The first one was a striking success, but I had expected it to be. It is also quite close to modern expectations of a sweet pudding or custard, so it is likely to workk well with today’s diners. My main uncertainty was the thickness of the almond milk used. In the end, I opted for commercial almond milk (Mandeldrink) to ease the process. I mixed it with the pureed cherries and the sugar, then added rice flour mixed with a little of the liquid and boiled the whole. It worked out well, the colour came out quite striking and it tasted delicious.
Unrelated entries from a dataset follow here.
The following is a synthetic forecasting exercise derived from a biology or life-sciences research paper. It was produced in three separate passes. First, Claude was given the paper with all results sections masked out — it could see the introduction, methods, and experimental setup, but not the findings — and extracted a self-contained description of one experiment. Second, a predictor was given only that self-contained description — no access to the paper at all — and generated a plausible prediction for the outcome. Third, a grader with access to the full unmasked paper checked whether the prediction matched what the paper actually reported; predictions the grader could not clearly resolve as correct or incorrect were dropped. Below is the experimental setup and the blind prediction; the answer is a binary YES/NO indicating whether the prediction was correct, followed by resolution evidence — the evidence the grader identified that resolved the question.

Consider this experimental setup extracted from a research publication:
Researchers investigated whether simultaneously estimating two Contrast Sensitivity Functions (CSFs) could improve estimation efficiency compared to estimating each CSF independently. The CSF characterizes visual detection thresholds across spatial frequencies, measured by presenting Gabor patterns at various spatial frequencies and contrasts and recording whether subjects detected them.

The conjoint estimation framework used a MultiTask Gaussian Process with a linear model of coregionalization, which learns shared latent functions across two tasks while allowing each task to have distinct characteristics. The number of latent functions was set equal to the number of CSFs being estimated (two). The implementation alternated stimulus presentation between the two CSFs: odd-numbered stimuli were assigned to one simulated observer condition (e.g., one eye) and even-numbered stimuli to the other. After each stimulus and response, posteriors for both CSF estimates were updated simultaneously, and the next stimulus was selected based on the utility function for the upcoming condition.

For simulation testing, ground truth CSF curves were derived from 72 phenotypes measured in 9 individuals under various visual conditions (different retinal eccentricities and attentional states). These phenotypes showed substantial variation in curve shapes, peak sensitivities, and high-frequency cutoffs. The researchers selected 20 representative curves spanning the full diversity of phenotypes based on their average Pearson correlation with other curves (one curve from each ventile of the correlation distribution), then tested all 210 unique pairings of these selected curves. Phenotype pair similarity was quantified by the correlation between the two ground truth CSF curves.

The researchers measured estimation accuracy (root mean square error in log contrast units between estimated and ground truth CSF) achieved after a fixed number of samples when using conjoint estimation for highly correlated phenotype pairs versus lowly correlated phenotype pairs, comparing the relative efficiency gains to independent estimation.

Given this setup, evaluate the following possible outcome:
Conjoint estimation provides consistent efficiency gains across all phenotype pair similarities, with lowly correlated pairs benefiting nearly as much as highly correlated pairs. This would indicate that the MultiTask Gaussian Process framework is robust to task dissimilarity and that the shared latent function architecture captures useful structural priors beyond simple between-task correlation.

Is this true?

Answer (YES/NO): NO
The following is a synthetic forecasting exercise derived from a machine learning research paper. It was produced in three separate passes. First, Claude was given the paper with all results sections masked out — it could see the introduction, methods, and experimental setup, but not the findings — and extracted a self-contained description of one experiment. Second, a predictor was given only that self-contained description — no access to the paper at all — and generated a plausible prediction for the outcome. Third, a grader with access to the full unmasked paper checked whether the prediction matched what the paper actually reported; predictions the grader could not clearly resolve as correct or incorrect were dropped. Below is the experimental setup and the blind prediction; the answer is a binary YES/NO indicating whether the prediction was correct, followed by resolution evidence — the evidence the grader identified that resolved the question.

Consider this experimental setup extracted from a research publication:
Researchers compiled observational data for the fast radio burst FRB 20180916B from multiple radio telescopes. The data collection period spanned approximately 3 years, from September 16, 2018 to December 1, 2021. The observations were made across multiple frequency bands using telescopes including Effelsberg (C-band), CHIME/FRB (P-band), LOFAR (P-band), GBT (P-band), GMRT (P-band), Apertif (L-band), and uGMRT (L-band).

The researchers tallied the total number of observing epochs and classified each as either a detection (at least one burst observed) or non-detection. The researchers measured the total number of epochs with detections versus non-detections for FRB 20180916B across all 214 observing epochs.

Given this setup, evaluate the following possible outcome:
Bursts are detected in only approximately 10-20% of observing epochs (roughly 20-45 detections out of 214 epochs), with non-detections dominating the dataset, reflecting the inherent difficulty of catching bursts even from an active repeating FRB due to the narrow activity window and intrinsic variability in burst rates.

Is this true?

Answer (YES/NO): NO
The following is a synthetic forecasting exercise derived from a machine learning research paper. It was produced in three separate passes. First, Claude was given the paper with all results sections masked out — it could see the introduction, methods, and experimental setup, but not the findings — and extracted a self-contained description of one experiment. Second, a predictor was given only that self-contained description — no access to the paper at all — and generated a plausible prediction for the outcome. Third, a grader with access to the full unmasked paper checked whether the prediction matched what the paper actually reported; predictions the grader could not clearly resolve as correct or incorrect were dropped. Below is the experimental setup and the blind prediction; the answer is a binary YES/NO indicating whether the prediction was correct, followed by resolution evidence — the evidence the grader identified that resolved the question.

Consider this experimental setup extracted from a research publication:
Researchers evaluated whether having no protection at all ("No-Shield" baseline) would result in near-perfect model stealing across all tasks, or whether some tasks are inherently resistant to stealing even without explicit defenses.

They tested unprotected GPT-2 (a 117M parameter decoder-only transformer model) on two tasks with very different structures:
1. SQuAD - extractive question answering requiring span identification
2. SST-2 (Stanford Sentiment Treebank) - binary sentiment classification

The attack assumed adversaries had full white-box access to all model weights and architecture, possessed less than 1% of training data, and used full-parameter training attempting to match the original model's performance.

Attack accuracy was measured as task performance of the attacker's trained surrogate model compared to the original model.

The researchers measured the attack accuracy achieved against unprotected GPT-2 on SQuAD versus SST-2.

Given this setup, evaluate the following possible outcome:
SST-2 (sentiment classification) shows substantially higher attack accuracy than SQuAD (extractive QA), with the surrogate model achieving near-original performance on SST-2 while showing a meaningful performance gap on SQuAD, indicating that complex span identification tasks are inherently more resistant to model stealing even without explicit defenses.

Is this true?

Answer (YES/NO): NO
Deep red and fruity (the cakes in the background are modern, lemon and vanilla hazelnut)

The second one had me worried. It is described specifically as a brown dish after all, and with so many medieval foods being brown or beige, that seemed a strage qualifier. With no guidance on proportion, I opted to go with a heavy emphasis on the fruit: 300g fresh blackberries, pureed, mixed with about a tablespoon of white breadcrumbs and a cup of milk, and bound with about two tablespoons of wheat flour. I ended up needing another cup of milk to stop it from sticking and burning, but I was rewarded with a spoonable, firm dish of a strikingly purple colour. Serving it with ginger as per the recipe gave me pause, so I provided sugar on the side because I expected it to be quite inedible to modern tastes. Nobody used any sugar. It may not have been the most popular dish of the day (that was the chicken), but it was an unexpected success. Both Mus dishes were fruity and refreshing, not at all like what we stereotype medieval food as.